「可我不一样,你深知我的跟脚,洪荒尸山血海我趟过,鲲鹏暗害丶鸿蒙紫气之争我亲历过,与你这般老对手对峙,我岂会被旁人掣肘?」
多宝眼神锐利如诛仙利刃,周身仙元骤然紧绷:
「看来你早就算到我会来,也算到我会拿玄都做文章。」
「量劫当前,三教本就势同水火,你毁八景宫外围殿宇丶擒玄都,下一个目标必是玉虚宫,这等浅显算计,何须费心推演?」
云中子语气平淡,却带着十足的笃定,「玄都是人教门人,与我阐教无甚生死干系,你拿他要挟我,纯属痴心妄想。」
「我绝不会为了他,与你死拼,更不会拿玉虚宫亿万载根基做赌注。他若死在你手里,只会让人教与你截教不死不休,于我阐教而言,反而是百利而无一害。」
「好一个冷血的福德真仙。」多宝语气里寒意刺骨,周身截教仙光已然开始翻腾。
「量劫之争,本就冷血无情,讲情面丶顾道义的,早已埋骨洪荒岁月。」
云中子抬眼,目光与多宝狠狠相撞,火花四溅,
「你我都明白,所谓首徒名头,不过是虚浮名号,自身道行丶手中实力,才是立足洪荒的根本。玄都不懂,你我总该不会那般幼稚。」
多宝攥紧手中玄都,周身仙元彻底爆发,紫青仙光直冲云霄:「说的不错,那就手底下见真章,分个生死!」
可云中子却微微颔首,嘴角勾起一抹戏谑笑意,全无半分戒备,反倒像看傻一一般盯着多宝:
「多宝,你当我是傻子?你我道行相当,真刀真枪硬拼,不过是两败俱伤,于我毫无益处。更何况,你身负截教首徒重任,怎会孤身一人鲁莽闯宫?」
多宝眸色骤沉,周身翻腾的仙元陡然一顿,一股源自大罗金仙的危机感从心底疯狂窜起,他冷眼紧盯云中子,沉声喝问:「你什么意思?」
「什么意思?」云中子轻笑一声,素袍衣袖猛然轻拂,周遭平静的云海瞬间疯狂翻滚散开,隐于云海中的玉虚先天太极圣阵阵纹,骤然绽放出亿万道璀璨金光,照亮整片昆仑天际。

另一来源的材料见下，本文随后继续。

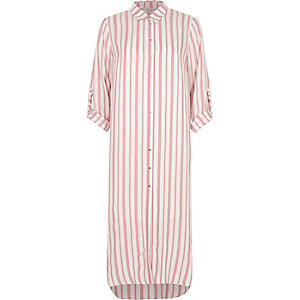 Red stripe maxi shirt dress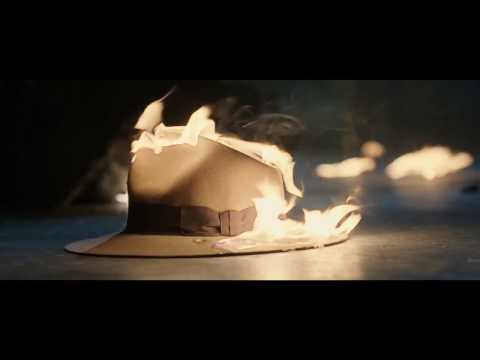 Another Trailer Of Predestination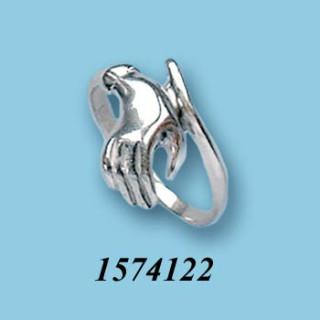 Strieborný prsteň 1574122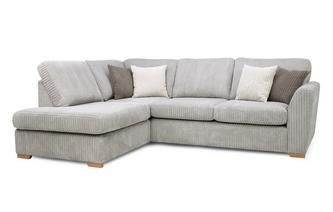 Right Hand Facing Arm Open End Corner Sofa Marley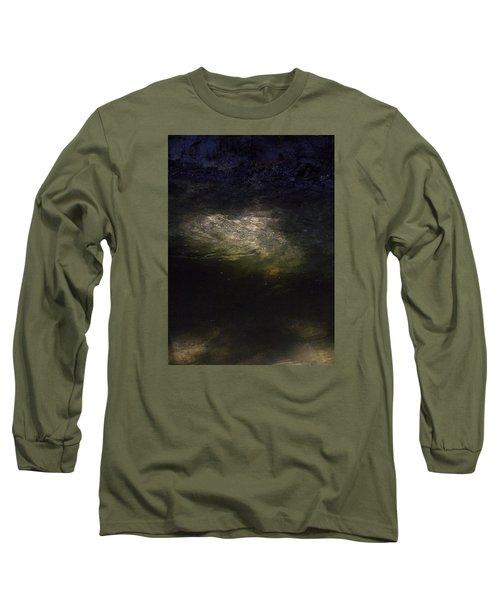 Galaxy Creek Long Sleeve T-Shirt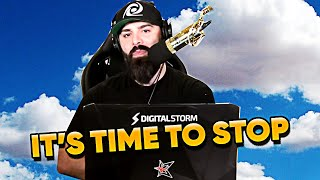 It's Time to Stop KEEMSTAR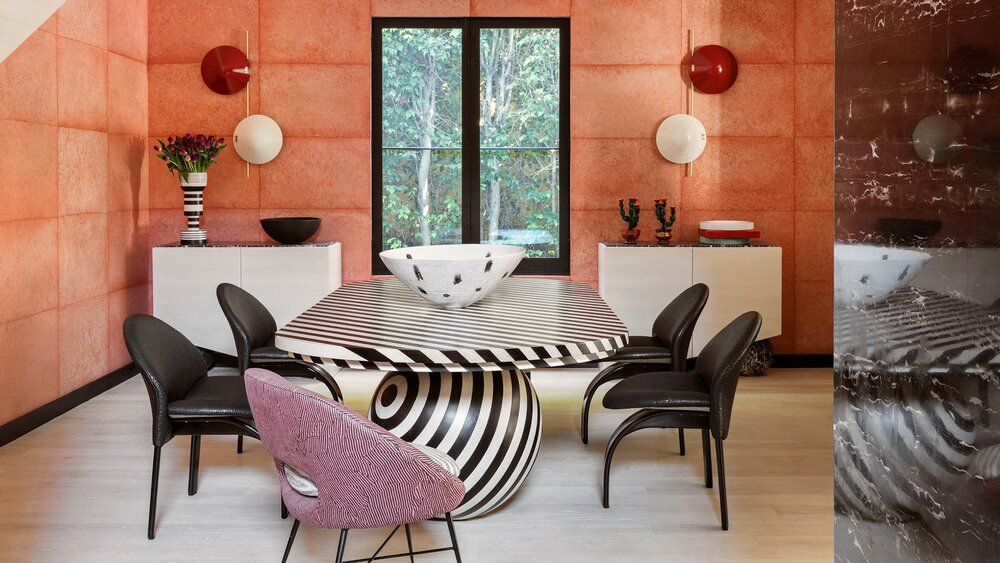 Did someone order a high-glam dining room?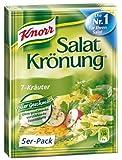 Knorr Salatkrönung 7-Kräuter, 14er Pack (14 x 450 ml Karton)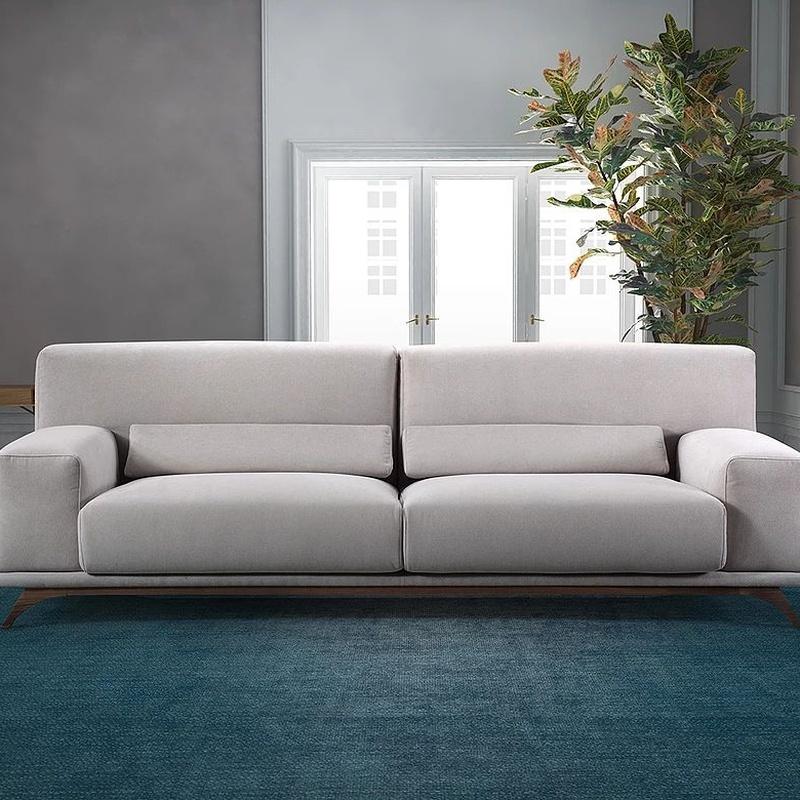 Modelo Volum: Sofás y sillones de Raúl Ortuño Sofás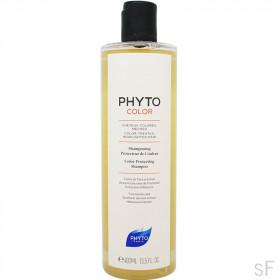Phytocolor Champú Protector de color 400 ml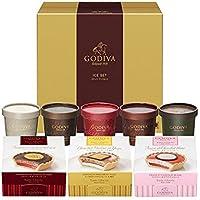 ゴディバ (GODIVA) カップアイス&タルト 8個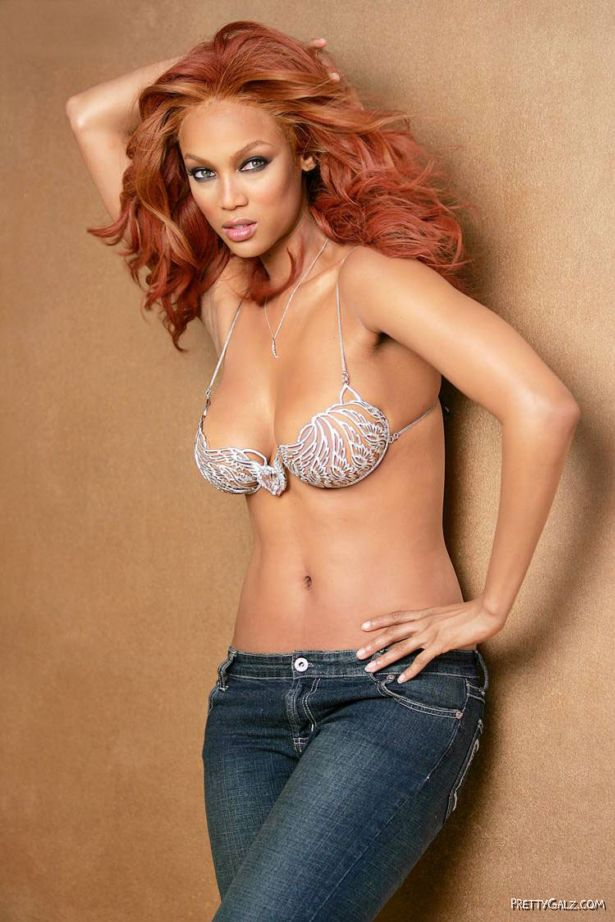 $10,000,000 Bra Photoshoot Tyra Banks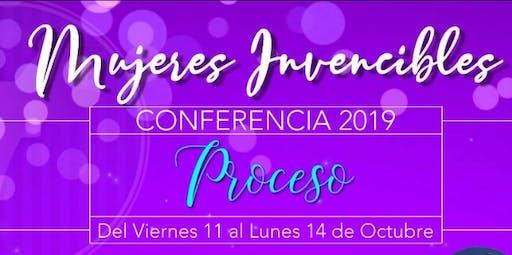 Mujeres Invencibles 2019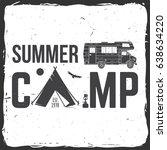 summer camp. vector... | Shutterstock .eps vector #638634220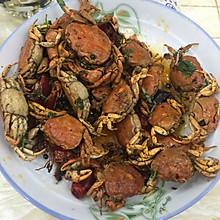 麻辣小螃蟹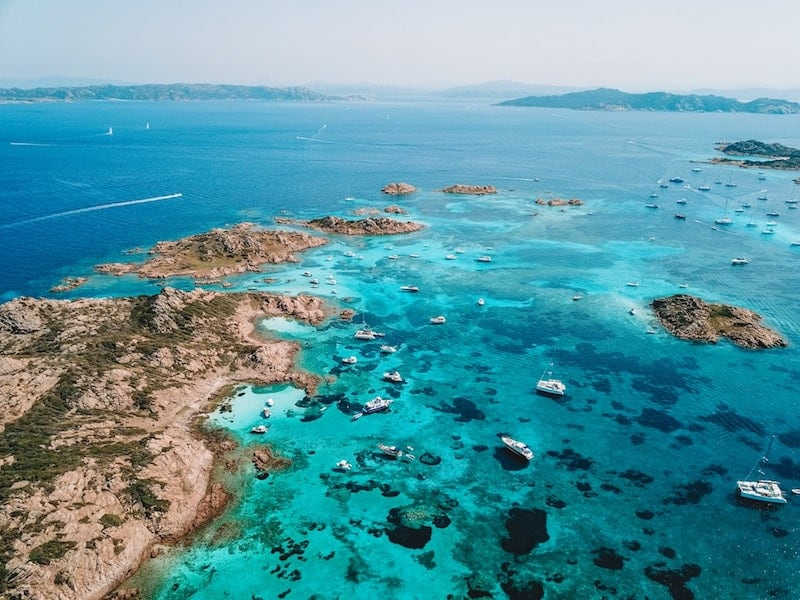 Aerial shot of Costa Smeralda coastline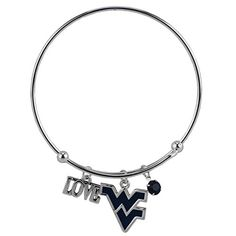 Bangle Wire Bracelet Love West Virginia University with Blue WV Team Logo Charm Silver Colored. West Virginia University silver color expandable wire bangle with three dangle charms. LOVE charm, WV Team Logo, Team Color Blue Crystal Bead. Bangle measures approx 2 5/8 inches across and adjusts easily on your wrist. Fashion trending bracelet for WVU Mountaineers Fans!. Officially Licensed Collegiate Product.
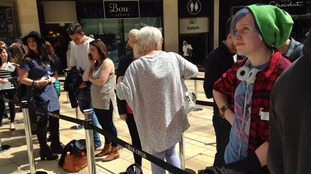 Hopefuls line up to audition for the X Factor at Cabot Circus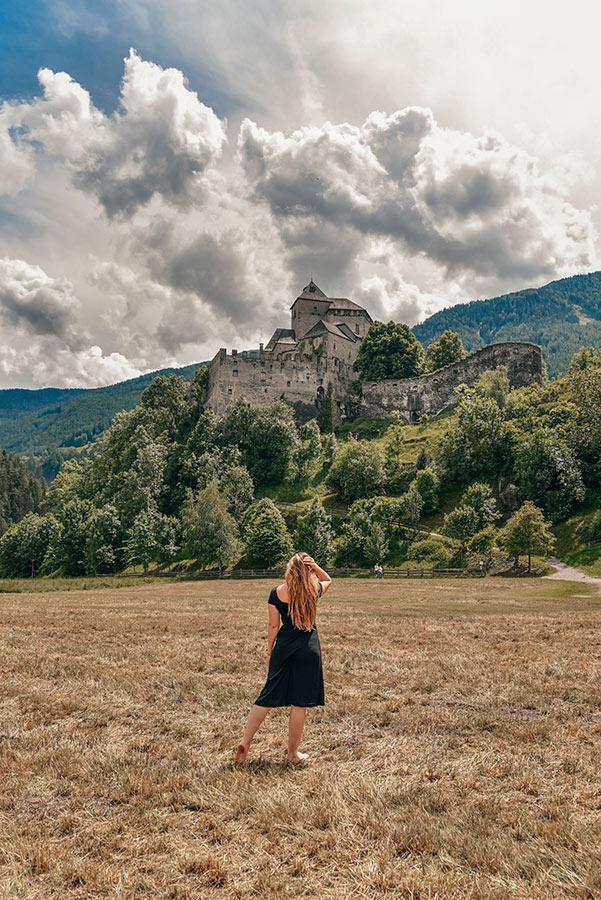Castel Tasso Burg reifenstein sudtirolo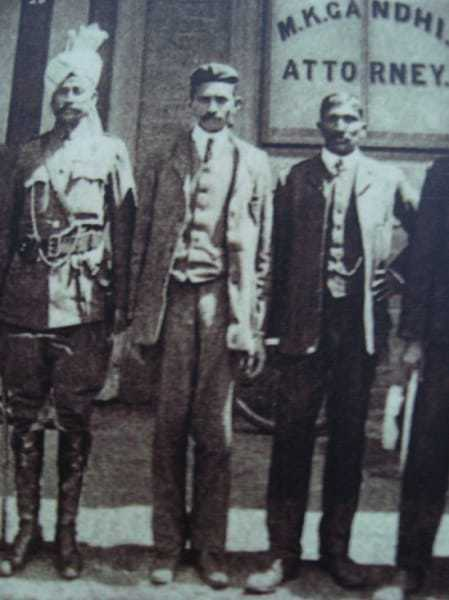 Mohandas Gandhi with his colleagues outside his office at Johannesburg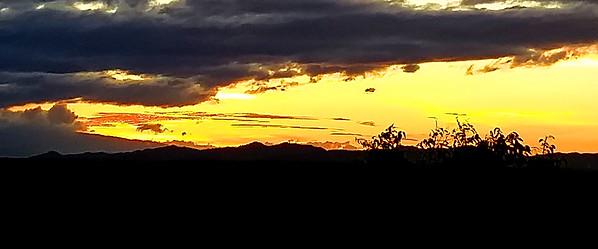11 November Sunrise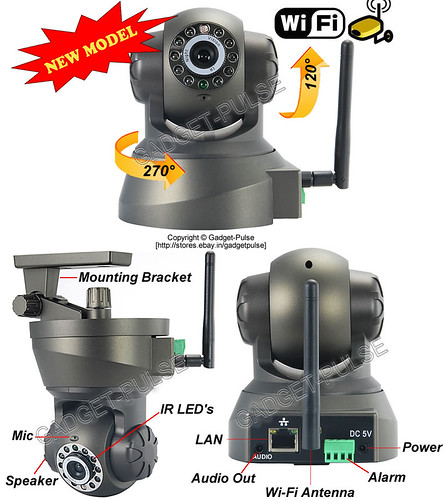 wireless_ip_camera_main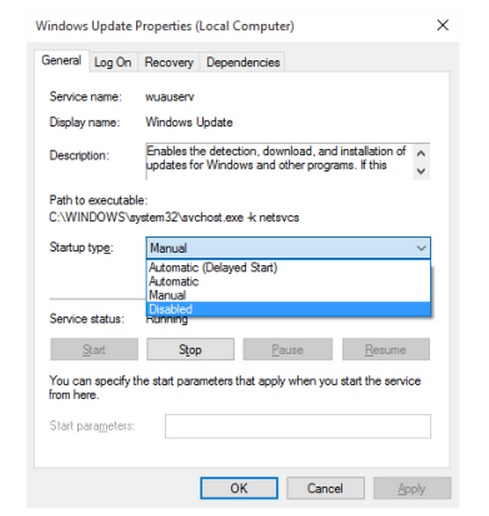 How to Turn Off Windows Updates in Windows 10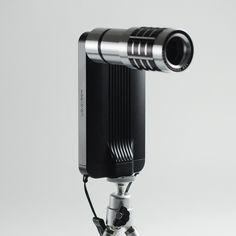 Mooncraft ジュラルミンユニット for iPhone black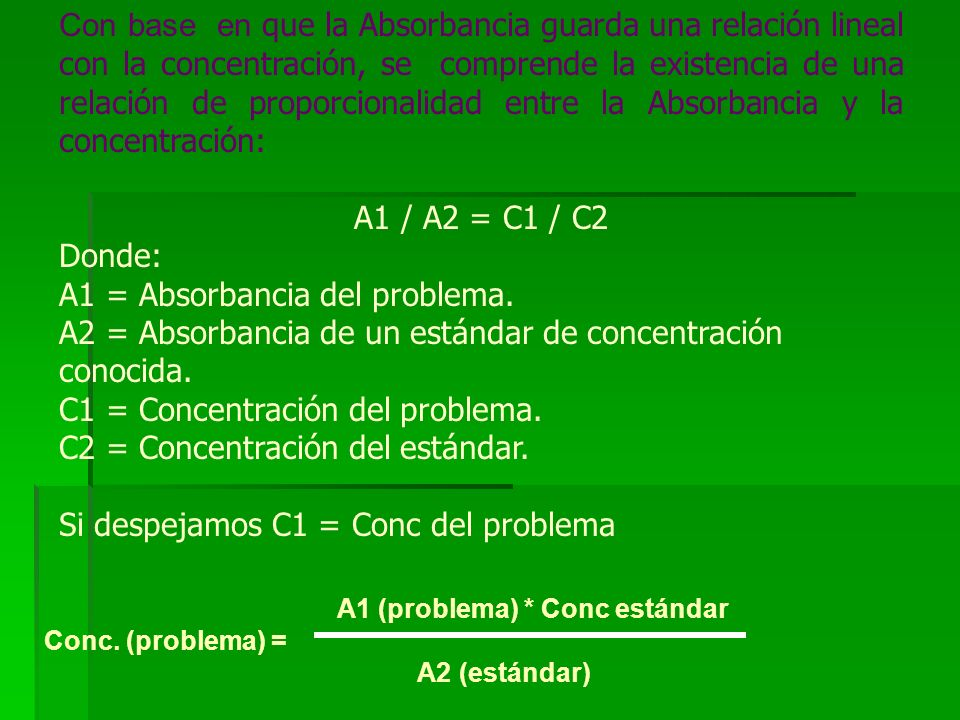 A1 = Absorbancia del problema.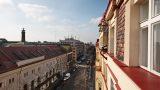 למכירה דירה ענקית בשכונת וינוהרדי היוקרתית בפראג (29)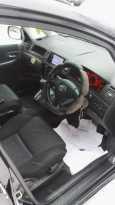 Toyota Corolla Spacio, 2002 год, 420 000 руб.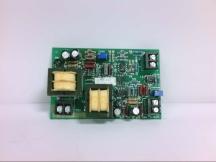 CONTROL TECHNIQUES 2200-4065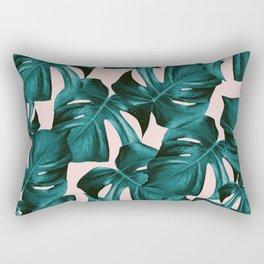 Tropical Monstera Leaves Pattern #1 #foliage #decor #art #society6 Rectangular Pillow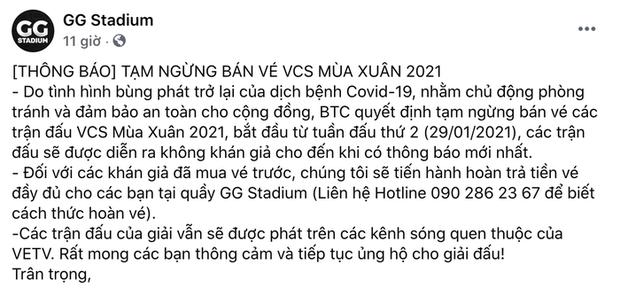 VCS mùa Xuân 2021 chính thức thi đấu không khán giả vì Covid-19 - Ảnh 1.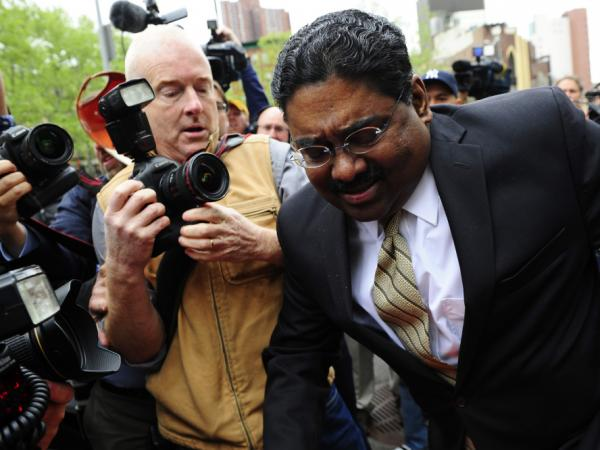 Raj Rajaratnam leaves court after he was convicted on fraud and conspiracy charges May 11 in New York. That conviction has energized the government's campaign against insider trading.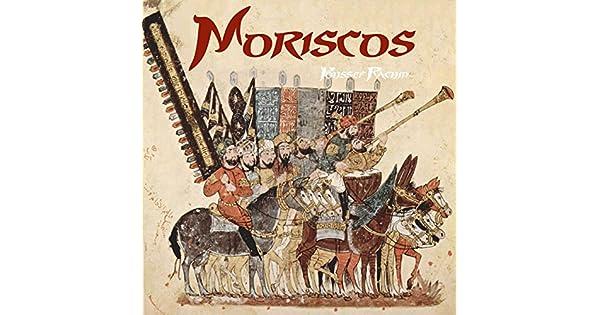 Amazon.com: Moriscos: Various artists: MP3 Downloads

「你孤身前来,看似莽撞,实则是以自身为饵,引我阐教全部注意力,暗中让截教残余门人伺机偷袭昆仑山侧方丶或是探寻阵眼破绽,你这点心思,瞒得过旁人,却瞒不过我。」
「你以为闯八景宫丶擒玄都的动静,能瞒过三界?八景宫至宝阴阳图早已将你的行踪传彻三界。